We can mention the poem “Cholera” by the Iraqi poet Nazik Al-Malaika (1947), which chronicled the spread of the cholera epidemic at the time, and her passionate emotion was narrowed by the limitations of the traditional poem;

This made her organize her poem in a new template that was later called: “Free Poetry.”

Now that more than two years have passed since the Corona epidemic and the restrictions it imposed on our lives as human societies, we ask: What has this epidemic done to us?

How has it changed our world, our concepts, and our relationships with those we live among?

Before this pandemic, we were talking about the need to be neighbors and cooperate as human beings, to be together, closer to each other.

Closeness, rapprochement, and rapprochement were what we needed to achieve, and living, coexistence and coexistence was what we aspired to establish, and acceptance, acceptance, interview and all the derivatives of these words between what we were calling each other to do.

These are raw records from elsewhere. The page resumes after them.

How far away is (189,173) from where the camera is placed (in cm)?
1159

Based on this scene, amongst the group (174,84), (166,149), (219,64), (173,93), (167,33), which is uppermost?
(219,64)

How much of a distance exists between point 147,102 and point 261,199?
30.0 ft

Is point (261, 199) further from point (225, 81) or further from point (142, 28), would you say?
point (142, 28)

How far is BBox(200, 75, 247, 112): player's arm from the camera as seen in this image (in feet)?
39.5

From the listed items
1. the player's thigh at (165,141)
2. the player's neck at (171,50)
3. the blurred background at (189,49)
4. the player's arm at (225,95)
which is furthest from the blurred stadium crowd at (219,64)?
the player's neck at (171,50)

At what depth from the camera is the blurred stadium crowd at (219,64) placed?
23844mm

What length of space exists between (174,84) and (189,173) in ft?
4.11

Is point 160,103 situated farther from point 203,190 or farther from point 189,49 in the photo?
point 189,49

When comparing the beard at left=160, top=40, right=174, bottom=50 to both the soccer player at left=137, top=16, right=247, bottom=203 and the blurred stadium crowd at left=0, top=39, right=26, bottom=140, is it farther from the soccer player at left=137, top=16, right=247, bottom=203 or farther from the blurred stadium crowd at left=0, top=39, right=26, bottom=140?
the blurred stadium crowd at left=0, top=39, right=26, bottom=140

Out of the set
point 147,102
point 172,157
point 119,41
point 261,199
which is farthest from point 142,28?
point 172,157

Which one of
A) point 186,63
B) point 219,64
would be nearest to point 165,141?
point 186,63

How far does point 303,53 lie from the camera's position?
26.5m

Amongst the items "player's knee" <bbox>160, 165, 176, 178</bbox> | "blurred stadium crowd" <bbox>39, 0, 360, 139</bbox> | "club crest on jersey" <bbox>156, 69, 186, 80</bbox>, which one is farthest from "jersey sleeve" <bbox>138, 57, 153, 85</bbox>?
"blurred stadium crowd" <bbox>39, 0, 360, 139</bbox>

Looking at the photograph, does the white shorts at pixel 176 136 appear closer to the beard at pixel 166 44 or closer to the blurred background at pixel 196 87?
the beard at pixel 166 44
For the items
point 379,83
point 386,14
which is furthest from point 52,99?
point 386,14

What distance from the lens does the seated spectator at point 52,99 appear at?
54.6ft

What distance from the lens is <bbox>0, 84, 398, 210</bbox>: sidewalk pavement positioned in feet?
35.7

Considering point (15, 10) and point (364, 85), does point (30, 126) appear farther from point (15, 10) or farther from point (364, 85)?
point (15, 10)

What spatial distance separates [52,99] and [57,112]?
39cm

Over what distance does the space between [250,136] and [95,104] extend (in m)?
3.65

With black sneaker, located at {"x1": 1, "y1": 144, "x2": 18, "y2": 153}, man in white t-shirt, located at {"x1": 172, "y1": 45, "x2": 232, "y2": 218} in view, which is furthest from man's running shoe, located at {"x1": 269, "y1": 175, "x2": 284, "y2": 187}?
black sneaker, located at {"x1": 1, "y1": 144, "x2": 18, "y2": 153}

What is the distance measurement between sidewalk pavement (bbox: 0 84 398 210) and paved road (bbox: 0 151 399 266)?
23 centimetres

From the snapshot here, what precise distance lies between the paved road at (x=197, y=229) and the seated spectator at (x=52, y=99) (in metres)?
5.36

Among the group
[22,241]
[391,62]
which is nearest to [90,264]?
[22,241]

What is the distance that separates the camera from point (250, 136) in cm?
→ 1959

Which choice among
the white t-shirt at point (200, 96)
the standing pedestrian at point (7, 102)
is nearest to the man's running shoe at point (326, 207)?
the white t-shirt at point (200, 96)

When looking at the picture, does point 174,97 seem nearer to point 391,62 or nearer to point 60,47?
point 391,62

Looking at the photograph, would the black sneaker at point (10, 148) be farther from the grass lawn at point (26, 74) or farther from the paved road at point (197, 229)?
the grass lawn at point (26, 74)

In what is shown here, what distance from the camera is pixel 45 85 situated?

Now the distance has become our goal, and between our slogan, and the societal advice for us are: social distancing, and physical distancing, indoors and outdoors, in schools and hospitals, in elevators and landing strips, and in queues for PCR tests and queues in supermarkets.

In order to understand this confusion caused by this epidemic in the logical arrangement of causes and effects, I suggest that we recall a metaphor in literary terms called metalepsis, which is when one places the effect before the cause, the present before the past, and contemporary events before the precursors.

We find in some popular Arabic songs that love is a disease that we must suffer, and pain must continue to suffer;

Should we not call the woman we love “my lover” or “my tormentor” and consider one to be synonymous with the other?

Do we not call the pleasure of listening to a beautiful melody “tarab”, which is a lightness and tremor that stirs the soul to joy, sadness or relief?

Isn’t the mother in our country happy with her newborn and expressing his “preciousness” by saying: “Dhana is expensive”?

Isn't it strange that the source of happiness here coincides with the source of fatigue and misery (dani yani, sane, sane and squalor)?

And we have disease and medicine as being in folk songs;

This reminds me of the Greek word pharmakon, which means poison and also means the antidote (here we must refer to the writings of the contemporary French philosopher Jacques Derrida on this paradox, and how it raises the problem of our interpretation of Socrates’s suicide by poison. Perhaps the saying was misleading on us while we were reading the news.

There is no doubt that the “Corona” epidemic has turned daily life upside down, and made humanity rise up in the face of it and eliminate it, and it was stimulated by the instinct of love of survival and preservation of the species. Material for reading and meditation.